Gabe Horton was just the scout and guide. The leader of this wagon train was Ezekiel Masterton. He was the man who called the shots. Gabe could only recommend. Pastor Ezekiel seemed to hold the will of every one of the settlers in his hand.

He had promised them a new life in Wyoming Territory where land had been made available. He spoke about a Christian community in the wilderness which they would build and where God would smile down upon his people and the crops would never fail. They had to get there first. And then they had to deal with any Indians who might not be ready to step aside for a foreign god.

“We need have no fear of savages or of any other wild animals living in those parts,” Pastor Ezekiel had told them. “God will protect us for we shall pray every day for deliverance from all evils.”

Gabe knew not to smirk. He would be well paid up front, so that if they were lost he would still do well, but if they made it and his job was done, there would be more money. That comforted him where liquor could not. They had strange ideas about sin, and liquor was, if not a sin, then a serious temptation of the Devil. So they said. He would have to do without for at least six weeks.

Gabe knew a thing or two about sin and temptation. He was a sinner and had been tempted, but he trusted in God’s forgiveness. What else could he do. Sometimes sin was the only way, and temptation? Well, temptation is tempting, and God had neglected to give Gabe a stronger resolve.

But he could say a prayer and be as pious as the next man, if that was required. But generally he stayed out in front, riding back when the situation required, to warn Pastor Ezekiel in the lead wagon.

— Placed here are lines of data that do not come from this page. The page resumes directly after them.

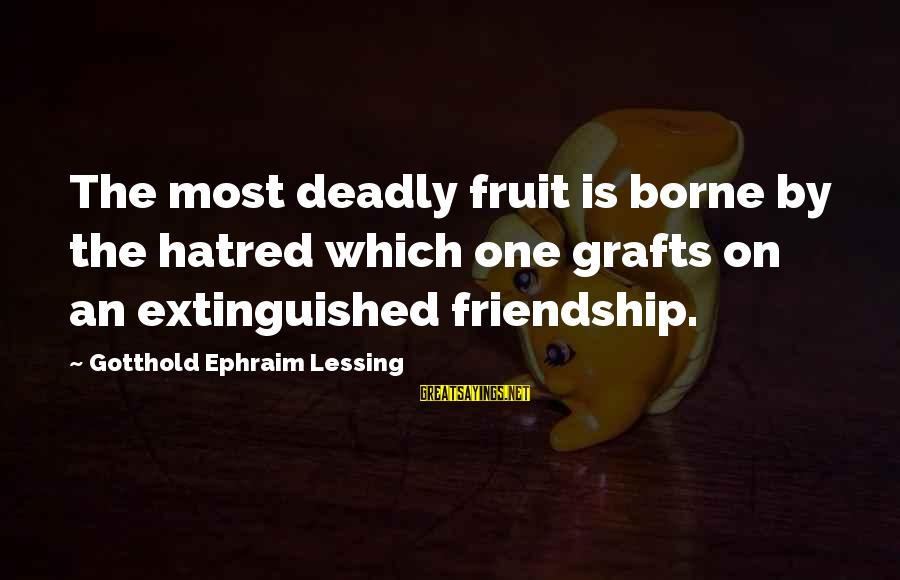 Ephraim Sayings By Gotthold Ephraim Lessing: The most deadly fruit is borne by the hatred which one grafts on an extinguished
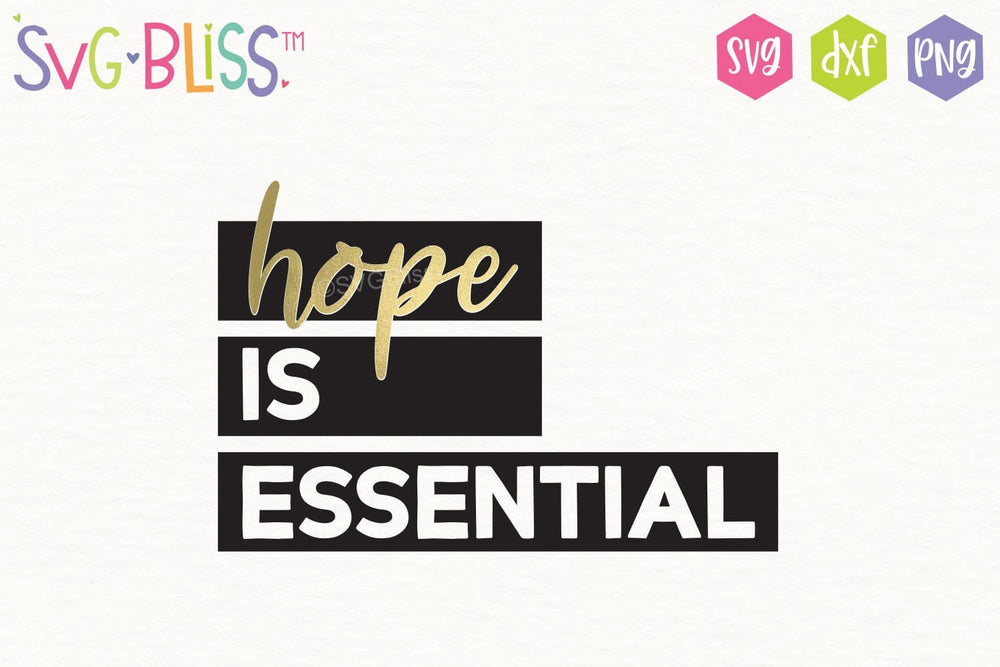 Hope is Essential SVG DXF Cut File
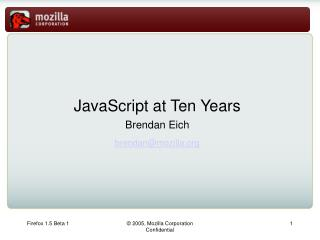 JavaScript at Ten Years Brendan Eich brendan@mozilla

At night they would corral the wagons in a square with sentries keeping watch in each corner. But they all understood that in an attack, the circle was best. Hopefully that would not be needed on the journey. Gabe knew the tribes along the route, their customs and enough for their language to assure them that they were just passing through.

No, Gabe knew that the problem in wagon trains as often as not comes from within. Often the trains are made up of strangers and conflicts can arise. Even where led by a single leader like Pastor Ezekiel there could be strains brought about by hardship or general disappointment. Beyond civilized cities lie the wrecks of broken dreams.

But the first problem that arose from this wagon train seemed minor. There was a thief in their midst. It hardly seemed worth calling everybody together and shouting about the eighth commandment, but Pastor Ezekiel demanded that the person who had stolen “personal items from ladies boxes” should step forward. Nobody did.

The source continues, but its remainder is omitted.